#### [Document text]
Note that Scenario 1 fails to deliver a 40%–70% infection rate over the next year, which is how Lipshitz framed his prediction.
At the other extreme, Scenario 8 raises a question of whether it’s realistic for the pandemic to grow exponentially beyond Half a Billion Day.
So Scenarios 2 through 7 appear to be the most realistic 40% infection scenarios. They show the pandemic reaching peak intensity in the second half of April or the first half of May, with daily new cases running anywhere from a couple of million to just over fifty million.
Conclusions
At a first pass, if a 40% infection rate proves accurate (and I haven’t yet seen a convincing case that such an extensive global diffusion—whether 40%, 30%, 20% or in that general vicinity—can be prevented), the pandemic should continue to intensify for another couple of months. Daily new cases could reach into the tens of millions. Alternatively, daily new cases will flatten after reaching a peak of between two and fifteen million. But an early flattening would have the undesired effect of prolonging the pandemic. That’s just a mathematical observation—if COVID-19 passes through the population at a slower pace, it’ll remain active for longer before it runs out of targets.

#### [What this exercise asks]
• 1. Rewrite the part of the pandemic scenarios text that begins with the words containing "At the other" and ends with "over fifty million.", putting "maximum intensity" in place of "peak intensity".
• 2. In the pandemic scenarios text, which scenarios appear to be the most realistic 40% infection scenarios?
• 3. Continue the pandemic scenarios text from where it stops.

#### [Exercise data]
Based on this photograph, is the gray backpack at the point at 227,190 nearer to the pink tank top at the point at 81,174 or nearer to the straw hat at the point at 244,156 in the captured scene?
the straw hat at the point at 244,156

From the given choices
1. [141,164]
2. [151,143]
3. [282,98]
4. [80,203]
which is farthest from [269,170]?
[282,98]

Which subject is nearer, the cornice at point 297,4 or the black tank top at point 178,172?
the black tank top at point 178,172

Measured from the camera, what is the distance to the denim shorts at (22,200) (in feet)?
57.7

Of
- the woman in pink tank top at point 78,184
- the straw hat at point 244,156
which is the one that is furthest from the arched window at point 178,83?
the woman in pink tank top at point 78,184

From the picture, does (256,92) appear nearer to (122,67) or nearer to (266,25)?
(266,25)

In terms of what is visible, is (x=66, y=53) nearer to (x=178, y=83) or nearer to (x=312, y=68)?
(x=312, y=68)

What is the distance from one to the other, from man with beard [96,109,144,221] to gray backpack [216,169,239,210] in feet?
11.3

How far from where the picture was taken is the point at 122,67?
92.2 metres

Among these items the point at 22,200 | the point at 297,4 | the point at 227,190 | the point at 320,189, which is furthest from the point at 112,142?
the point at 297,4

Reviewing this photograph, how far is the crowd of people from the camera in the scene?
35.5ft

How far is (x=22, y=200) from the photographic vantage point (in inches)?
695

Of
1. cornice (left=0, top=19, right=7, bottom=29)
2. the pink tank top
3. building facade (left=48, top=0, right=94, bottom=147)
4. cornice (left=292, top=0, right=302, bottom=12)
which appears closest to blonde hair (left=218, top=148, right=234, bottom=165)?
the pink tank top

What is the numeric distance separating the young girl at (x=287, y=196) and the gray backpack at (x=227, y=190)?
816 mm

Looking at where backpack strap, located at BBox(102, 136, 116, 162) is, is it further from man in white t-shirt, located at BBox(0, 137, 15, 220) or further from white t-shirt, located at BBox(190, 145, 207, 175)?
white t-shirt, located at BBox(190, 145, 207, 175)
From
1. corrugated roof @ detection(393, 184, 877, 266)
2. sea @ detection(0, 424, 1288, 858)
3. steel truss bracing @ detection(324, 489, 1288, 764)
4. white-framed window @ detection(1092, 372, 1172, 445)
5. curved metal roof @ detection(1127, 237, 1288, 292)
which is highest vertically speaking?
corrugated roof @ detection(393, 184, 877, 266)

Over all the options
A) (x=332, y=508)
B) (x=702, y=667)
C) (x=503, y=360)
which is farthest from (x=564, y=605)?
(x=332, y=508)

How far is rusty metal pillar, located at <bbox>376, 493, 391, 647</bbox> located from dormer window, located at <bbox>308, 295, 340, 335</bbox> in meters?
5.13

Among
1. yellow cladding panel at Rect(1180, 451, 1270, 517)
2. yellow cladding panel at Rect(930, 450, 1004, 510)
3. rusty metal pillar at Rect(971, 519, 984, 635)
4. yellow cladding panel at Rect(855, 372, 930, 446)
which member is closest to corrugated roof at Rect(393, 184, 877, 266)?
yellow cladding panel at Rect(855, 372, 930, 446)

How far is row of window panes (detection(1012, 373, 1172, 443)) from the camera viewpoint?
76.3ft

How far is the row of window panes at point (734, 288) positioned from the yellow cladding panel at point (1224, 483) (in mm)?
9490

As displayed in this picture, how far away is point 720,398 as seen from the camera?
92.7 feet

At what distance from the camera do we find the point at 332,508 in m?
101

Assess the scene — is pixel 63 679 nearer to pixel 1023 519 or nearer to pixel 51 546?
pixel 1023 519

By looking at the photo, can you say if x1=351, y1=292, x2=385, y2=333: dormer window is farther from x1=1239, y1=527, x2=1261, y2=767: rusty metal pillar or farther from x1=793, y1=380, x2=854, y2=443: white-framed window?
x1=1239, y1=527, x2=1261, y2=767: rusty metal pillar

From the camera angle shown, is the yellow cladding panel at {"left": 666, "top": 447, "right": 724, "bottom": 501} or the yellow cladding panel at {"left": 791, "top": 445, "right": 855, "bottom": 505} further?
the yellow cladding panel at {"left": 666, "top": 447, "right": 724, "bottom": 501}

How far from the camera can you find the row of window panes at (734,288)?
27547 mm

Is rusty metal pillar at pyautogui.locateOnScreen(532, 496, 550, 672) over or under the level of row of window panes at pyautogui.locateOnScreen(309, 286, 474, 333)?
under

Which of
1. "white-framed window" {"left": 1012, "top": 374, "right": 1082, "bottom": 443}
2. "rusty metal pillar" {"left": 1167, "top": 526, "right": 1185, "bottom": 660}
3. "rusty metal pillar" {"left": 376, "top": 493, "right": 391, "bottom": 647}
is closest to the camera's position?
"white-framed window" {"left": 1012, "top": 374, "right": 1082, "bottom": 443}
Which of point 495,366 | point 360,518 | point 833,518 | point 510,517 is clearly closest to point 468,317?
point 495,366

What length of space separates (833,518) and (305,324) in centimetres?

#### [Per-task answers]
• 1.
At the other extreme, Scenario 8 raises a question of whether it’s realistic for the pandemic to grow exponentially beyond Half a Billion Day.
So Scenarios 2 through 7 appear to be the most realistic 40% infection scenarios. They show the pandemic reaching maximum intensity in the second half of April or the first half of May, with daily new cases running anywhere from a couple of million to just over fifty million.

• 2. Scenarios 2 through 7.

• 3.
As far as the economic implications, a 40% infection rate would mean COVID-19 persisting long enough to cause a global recession, and probably not a mild one. Call it somewhere between moderate and severe. In that scenario, we can only hope the shoes have already dropped—that people don’t get infected more than once, that the mortality rate doesn’t worsen, and that the health care sector moves quickly towards a vaccine.
More optimistically, those who stress that “this, too, will pass” will surely be proven right. The problem is that we don’t know when. We only know that the most optimistic estimates of just two weeks ago are clearly wrong. But we can use that information—together with a month and a half of data—to explore the possibilities. We can cast a cold light on the pandemic’s sudden exponential growth.